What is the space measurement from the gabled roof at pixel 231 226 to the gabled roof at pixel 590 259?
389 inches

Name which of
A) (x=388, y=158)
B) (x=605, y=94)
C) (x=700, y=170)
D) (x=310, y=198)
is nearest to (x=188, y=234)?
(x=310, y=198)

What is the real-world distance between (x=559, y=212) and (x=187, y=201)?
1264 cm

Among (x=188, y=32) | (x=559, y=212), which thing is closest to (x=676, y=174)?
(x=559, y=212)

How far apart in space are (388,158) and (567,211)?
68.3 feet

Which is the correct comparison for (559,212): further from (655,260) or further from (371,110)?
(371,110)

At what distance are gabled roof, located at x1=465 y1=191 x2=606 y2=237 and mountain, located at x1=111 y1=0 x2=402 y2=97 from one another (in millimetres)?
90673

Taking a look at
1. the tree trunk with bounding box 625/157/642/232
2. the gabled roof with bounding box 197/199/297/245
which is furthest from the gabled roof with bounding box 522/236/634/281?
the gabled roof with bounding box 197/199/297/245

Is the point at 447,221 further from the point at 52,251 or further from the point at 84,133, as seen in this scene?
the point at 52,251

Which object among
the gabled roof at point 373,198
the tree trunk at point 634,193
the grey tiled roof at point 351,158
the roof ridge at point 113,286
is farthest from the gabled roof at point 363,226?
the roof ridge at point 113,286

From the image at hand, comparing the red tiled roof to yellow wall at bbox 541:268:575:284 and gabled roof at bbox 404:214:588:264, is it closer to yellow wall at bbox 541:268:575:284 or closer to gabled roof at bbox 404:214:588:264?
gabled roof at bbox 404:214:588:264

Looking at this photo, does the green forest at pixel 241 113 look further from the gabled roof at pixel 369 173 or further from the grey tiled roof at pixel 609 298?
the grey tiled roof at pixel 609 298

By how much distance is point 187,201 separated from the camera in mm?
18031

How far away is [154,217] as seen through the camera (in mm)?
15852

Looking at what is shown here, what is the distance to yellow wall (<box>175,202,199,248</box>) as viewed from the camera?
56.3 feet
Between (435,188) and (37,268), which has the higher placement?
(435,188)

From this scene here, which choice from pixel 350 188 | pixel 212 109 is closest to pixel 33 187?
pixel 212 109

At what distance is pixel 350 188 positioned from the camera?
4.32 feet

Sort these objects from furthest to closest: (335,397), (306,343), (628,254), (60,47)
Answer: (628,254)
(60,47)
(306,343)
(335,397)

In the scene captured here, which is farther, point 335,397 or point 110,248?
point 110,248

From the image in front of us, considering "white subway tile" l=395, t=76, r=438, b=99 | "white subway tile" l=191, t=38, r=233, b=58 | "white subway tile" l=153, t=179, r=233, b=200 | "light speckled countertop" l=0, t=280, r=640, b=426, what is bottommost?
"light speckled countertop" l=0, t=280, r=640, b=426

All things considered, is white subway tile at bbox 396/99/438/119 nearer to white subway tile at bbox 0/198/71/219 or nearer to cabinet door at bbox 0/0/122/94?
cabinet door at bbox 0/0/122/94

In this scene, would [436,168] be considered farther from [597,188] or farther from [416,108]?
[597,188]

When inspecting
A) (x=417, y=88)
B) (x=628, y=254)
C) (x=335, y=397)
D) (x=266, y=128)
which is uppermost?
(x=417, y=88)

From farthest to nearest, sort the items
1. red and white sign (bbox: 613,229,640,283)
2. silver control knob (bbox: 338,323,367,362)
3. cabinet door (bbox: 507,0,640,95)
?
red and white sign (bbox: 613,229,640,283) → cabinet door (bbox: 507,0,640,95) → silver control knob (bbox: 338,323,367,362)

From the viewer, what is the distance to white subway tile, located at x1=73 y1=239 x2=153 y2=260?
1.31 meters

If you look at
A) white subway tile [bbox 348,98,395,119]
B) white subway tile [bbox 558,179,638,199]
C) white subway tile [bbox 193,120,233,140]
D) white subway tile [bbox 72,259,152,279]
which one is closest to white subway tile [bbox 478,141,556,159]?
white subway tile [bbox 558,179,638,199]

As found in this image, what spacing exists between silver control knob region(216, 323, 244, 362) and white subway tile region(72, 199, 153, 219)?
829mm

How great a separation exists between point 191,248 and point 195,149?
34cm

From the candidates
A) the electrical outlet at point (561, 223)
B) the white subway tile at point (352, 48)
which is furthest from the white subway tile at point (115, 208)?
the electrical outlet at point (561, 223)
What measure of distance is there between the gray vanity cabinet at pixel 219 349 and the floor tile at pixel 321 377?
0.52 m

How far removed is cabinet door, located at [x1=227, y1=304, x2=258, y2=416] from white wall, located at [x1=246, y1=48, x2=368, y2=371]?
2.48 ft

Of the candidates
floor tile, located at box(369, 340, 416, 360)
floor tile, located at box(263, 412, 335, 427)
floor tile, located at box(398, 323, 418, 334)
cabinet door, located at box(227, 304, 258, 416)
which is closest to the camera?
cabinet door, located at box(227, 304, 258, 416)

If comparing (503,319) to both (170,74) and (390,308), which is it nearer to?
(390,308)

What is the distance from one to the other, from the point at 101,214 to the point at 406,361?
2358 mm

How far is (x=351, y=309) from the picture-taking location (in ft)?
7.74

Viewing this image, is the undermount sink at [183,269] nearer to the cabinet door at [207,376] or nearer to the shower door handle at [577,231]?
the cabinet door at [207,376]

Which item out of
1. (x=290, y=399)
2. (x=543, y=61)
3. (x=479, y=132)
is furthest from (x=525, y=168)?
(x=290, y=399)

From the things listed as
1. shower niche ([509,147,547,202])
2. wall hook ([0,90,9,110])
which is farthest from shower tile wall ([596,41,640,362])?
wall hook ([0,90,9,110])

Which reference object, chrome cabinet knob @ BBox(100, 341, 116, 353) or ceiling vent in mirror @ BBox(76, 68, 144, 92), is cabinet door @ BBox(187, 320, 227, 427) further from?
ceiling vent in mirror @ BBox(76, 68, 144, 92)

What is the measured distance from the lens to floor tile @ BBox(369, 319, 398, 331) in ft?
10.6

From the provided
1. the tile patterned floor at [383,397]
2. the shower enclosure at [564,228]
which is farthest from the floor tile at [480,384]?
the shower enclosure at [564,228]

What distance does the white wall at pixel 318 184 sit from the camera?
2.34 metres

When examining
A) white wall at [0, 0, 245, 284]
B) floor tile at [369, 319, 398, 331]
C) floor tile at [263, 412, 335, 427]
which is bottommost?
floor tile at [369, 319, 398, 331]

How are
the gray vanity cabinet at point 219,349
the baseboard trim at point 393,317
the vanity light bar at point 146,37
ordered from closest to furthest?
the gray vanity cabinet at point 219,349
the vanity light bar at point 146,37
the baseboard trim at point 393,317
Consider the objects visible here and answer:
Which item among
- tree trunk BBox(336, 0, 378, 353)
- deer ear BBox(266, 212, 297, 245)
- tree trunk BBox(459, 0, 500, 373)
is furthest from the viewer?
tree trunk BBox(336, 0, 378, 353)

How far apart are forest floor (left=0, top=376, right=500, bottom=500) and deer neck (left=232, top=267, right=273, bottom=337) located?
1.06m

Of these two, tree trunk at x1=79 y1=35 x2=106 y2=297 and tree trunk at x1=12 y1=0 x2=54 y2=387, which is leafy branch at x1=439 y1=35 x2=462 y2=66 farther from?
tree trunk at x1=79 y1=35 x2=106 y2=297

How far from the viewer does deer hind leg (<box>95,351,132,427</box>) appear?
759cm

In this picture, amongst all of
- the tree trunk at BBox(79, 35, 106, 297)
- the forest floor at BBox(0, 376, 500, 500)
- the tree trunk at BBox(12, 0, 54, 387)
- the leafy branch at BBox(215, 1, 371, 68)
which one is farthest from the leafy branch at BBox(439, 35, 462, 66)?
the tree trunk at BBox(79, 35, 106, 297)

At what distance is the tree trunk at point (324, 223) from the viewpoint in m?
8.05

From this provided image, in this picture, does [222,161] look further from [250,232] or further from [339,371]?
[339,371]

+++

--- What needs to be done ---
Repeat exactly, and only, the lines from the line with "What is the measured" through the end of the listing above, both ends included.

--- Response below ---
What is the measured distance from the lens to floor tile @ BBox(369, 319, 398, 331) in ft?
10.6

From the provided
1. the tile patterned floor at [383,397]
2. the shower enclosure at [564,228]
which is farthest from the floor tile at [480,384]?
the shower enclosure at [564,228]

What distance does the white wall at pixel 318 184 sit from the camera?
2.34 metres

When examining
A) white wall at [0, 0, 245, 284]
B) floor tile at [369, 319, 398, 331]
C) floor tile at [263, 412, 335, 427]
which is bottommost?
floor tile at [369, 319, 398, 331]

How are
the gray vanity cabinet at point 219,349
the baseboard trim at point 393,317
the vanity light bar at point 146,37
ordered from closest to furthest?
the gray vanity cabinet at point 219,349
the vanity light bar at point 146,37
the baseboard trim at point 393,317
Consider the objects visible here and answer:
Which item among
- tree trunk BBox(336, 0, 378, 353)
- deer ear BBox(266, 212, 297, 245)
- tree trunk BBox(459, 0, 500, 373)
is furthest from the viewer?
tree trunk BBox(336, 0, 378, 353)

How far apart are forest floor (left=0, top=376, right=500, bottom=500) and deer neck (left=232, top=267, right=273, bottom=337) located?
1.06m

Of these two, tree trunk at x1=79 y1=35 x2=106 y2=297 and tree trunk at x1=12 y1=0 x2=54 y2=387, which is leafy branch at x1=439 y1=35 x2=462 y2=66 farther from?
tree trunk at x1=79 y1=35 x2=106 y2=297

How far from the viewer does deer hind leg (<box>95,351,132,427</box>) appear?
759cm

In this picture, amongst all of
- the tree trunk at BBox(79, 35, 106, 297)
- the forest floor at BBox(0, 376, 500, 500)
- the tree trunk at BBox(12, 0, 54, 387)
- the leafy branch at BBox(215, 1, 371, 68)
which one is farthest from the leafy branch at BBox(439, 35, 462, 66)?
the tree trunk at BBox(79, 35, 106, 297)

At what distance is the tree trunk at point (324, 223) from the viewpoint in m?
8.05

From this provided image, in this picture, does [222,161] look further from [250,232] or further from [339,371]?
[339,371]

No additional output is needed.